File spoon-archives/heidegger.archive/heidegger_1999/heidegger.9901, message 211


Date: Sun, 31 Jan 1999 13:30:29 -0800
Subject: being and nothingness


John Foster wrote:

>Only being in love of what is complete is attitude. Love is the attitude
>of >respect. Love as attitude is life affirming life.


  Aphorism # 334 from Die froliche Wissenschaft (The Gay Science)

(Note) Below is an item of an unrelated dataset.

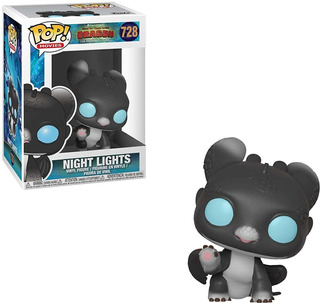 Funko Pop How To Train Your Dragon - Night Lights #728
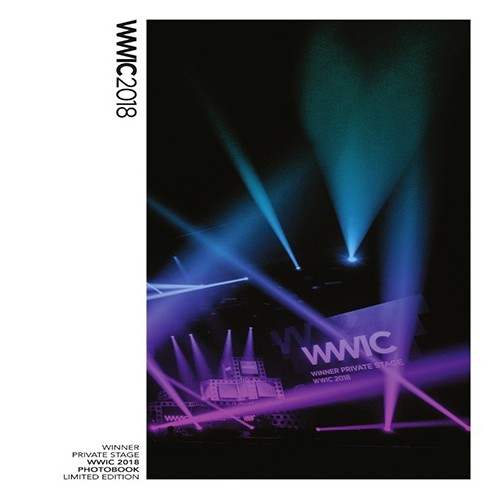 WINNER(ウィンナー) -  [WINNER PRIVATE STAGE WWIC 2018 PHOTOBOOK] LIMITED EDITION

                     One must learn to love.
---  This is what happens to us in music: First one has to learn to hear a
figure and melody at all, to detect and distinguish it, to isolate it and
delimit it as a separate life. Then it requires some exertion and good will
to tolerate it in spite of its strangeness, to be patient with its
appearance and expression, and kindhearted about its oddity. Finally there
comes a moment when we are used to it, when we wait for it, when we sense
that we should miss it if it were missing; and now it continues to compel
and enchant us relentlessly until we have become its humble and enraptured
lovers who desire nothing better from the world than it and only it.
     But that is what happens to us not only in music. That is how we have
learned to love  all things that we now love. In the end we are always
rewarded for our good will, our patience, fairmindedness, and gentleness
with what is strange; gradually, it sheds its veil and turns out to be a
new and indescribable beauty. That is its thanks for our hospitality. Even
those who love themselves will have learned it in this way; for there is no
other way. Love, too, has to be learned. ---
---------------

One thing i didn't like about your poem mr. Foster was it ended about
60,000 lines too soon. If that was chapter one, i'd sure like to read a few
more. It certainly has the elements i like, in terms of form, content,
style and, and, and one other word which i can't seem to put my finger on
right now; no, not 'sentiment', but something, something, - - - - -
nomadic? ? connecting? ?
---

Ariosto Raggo's quote of Wallace Stevens' line on 'snowman thought', "And,
nothing himself, beholds Nothing that is not there and the nothing that
is." (p. 9 _The Complete Poems_), wow!

The nothing that is something, whose essence is absence of essence,
absentness. Nothing as a force, a 'for-itself', 'coiled like a worm at the
heart of Being'. Good ol Sartre.

To two Northern stars rising I say, Amor fati!